* **Requirement**:
Copy every entry as is. Leave images out.

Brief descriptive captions
+===+
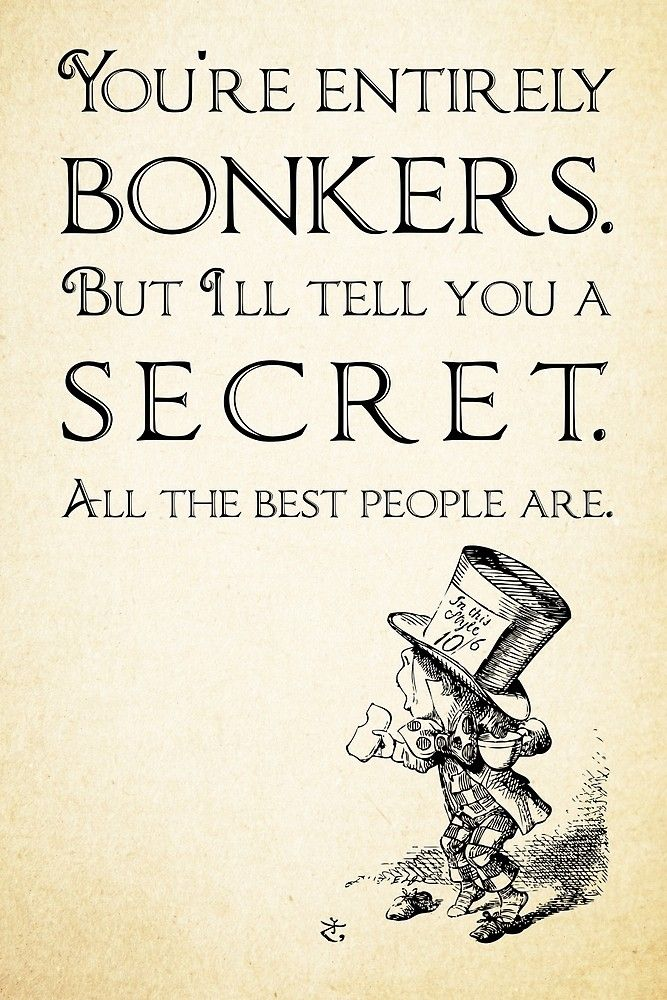 Alice In Wonderland Quote You Re Entirely Bonkers Mad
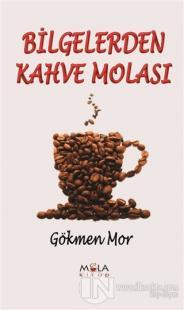 Bilgelerden Kahve Molası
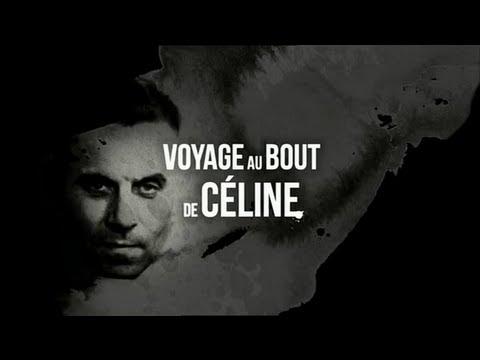 Voyage au bout de Céline – documentaire, 2011 (vidéo)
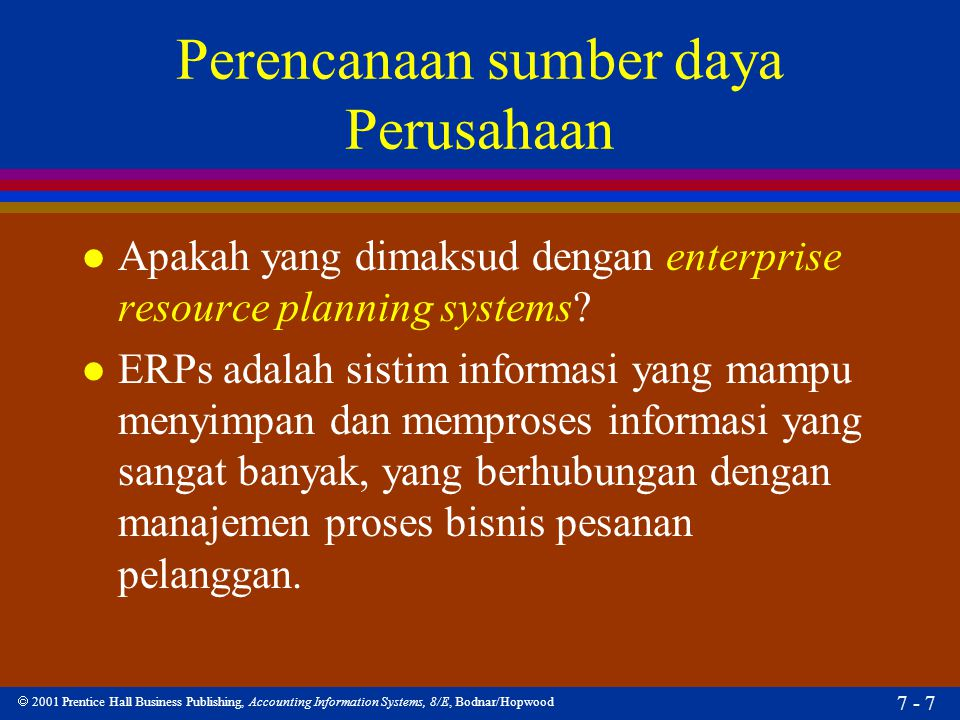  2001 Prentice Hall Business Publishing, Accounting Information Systems, 8/E, Bodnar/Hopwood 7 - 7 Perencanaan sumber daya Perusahaan l Apakah yang d
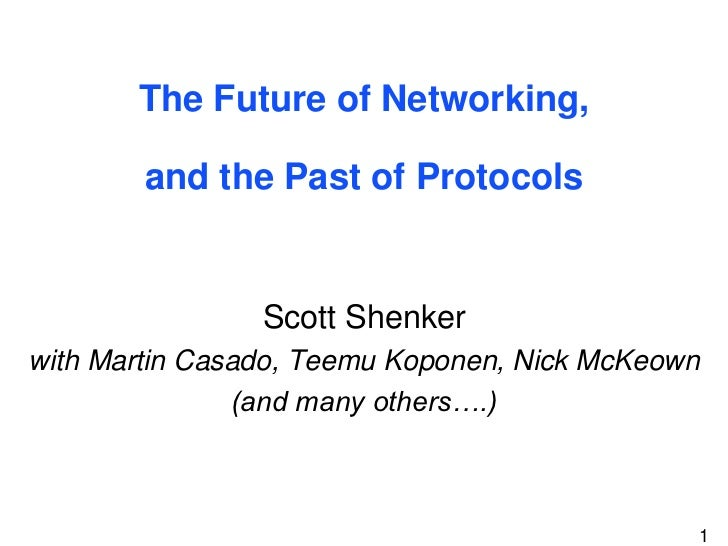 The Future of Networking,and the Past of Protocols<br />Scott Shenker<br />with Martin Casado, TeemuKoponen, Nick McKeown<...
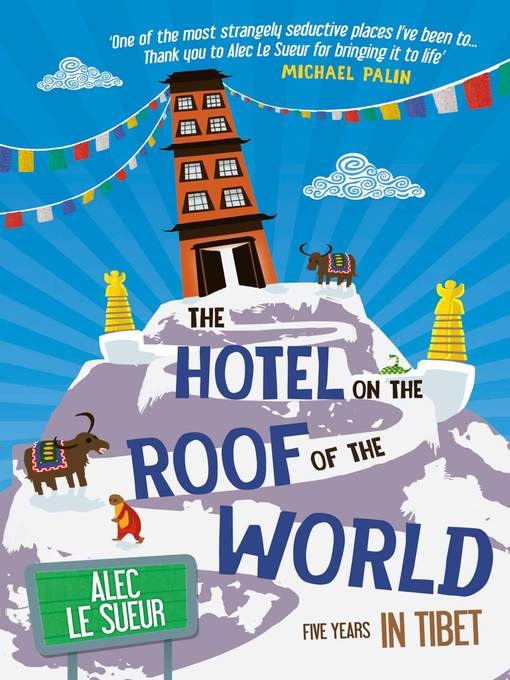 The Hotel on the Roof of the World (eBook): Five Years in Tibet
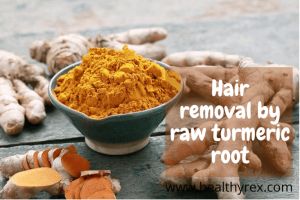 Home Remedies for Hair Removal on Private Parts Using Raw Turmeric Root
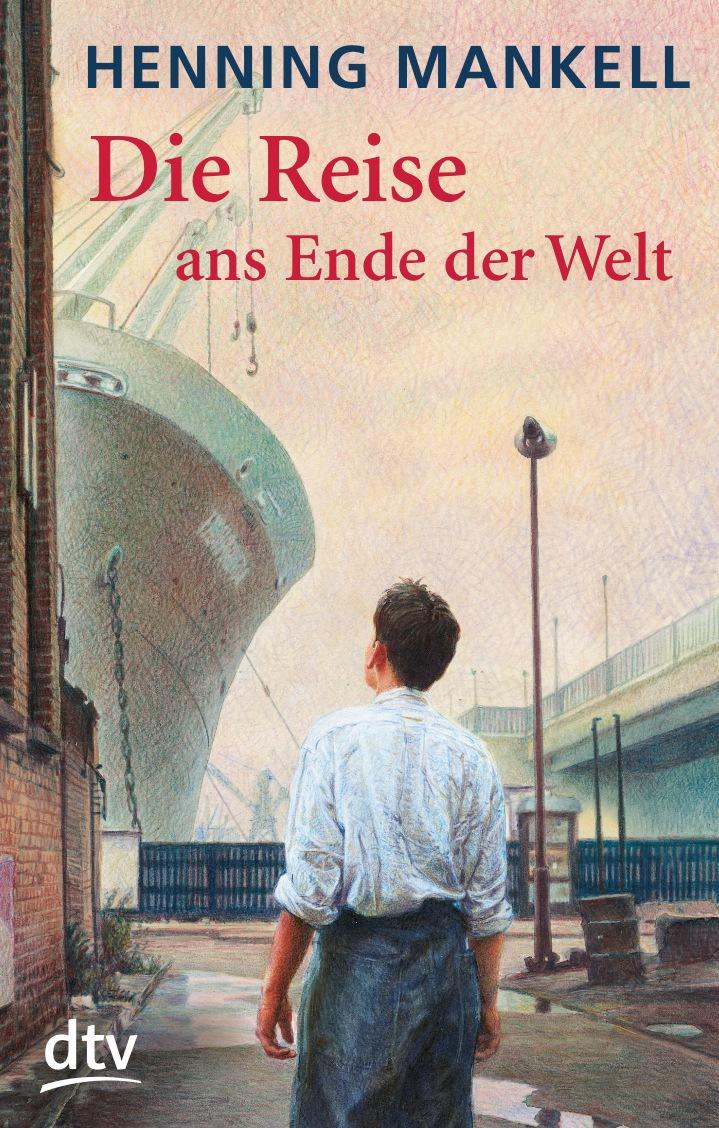 Die Reise ans Ende der Welt - Henning Mankell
+===+
* **Expected output**:
 Alice In Wonderland Quote You Re Entirely Bonkers Mad
 Bilgelerden Kahve Molası
 Voyage au bout de Céline – documentaire, 2011 (vidéo)
  2001 Prentice Hall Business Publishing, Accounting Information Systems, 8/E, Bodnar/Hopwood 7 - 7 Perencanaan sumber daya Perusahaan l Apakah yang d
 The Future of Networking,and the Past of Protocols<br />Scott Shenker<br />with Martin Casado, TeemuKoponen, Nick McKeown<...
 The Hotel on the Roof of the World (eBook): Five Years in Tibet
 Home Remedies for Hair Removal on Private Parts Using Raw Turmeric Root
 Die Reise ans Ende der Welt - Henning Mankell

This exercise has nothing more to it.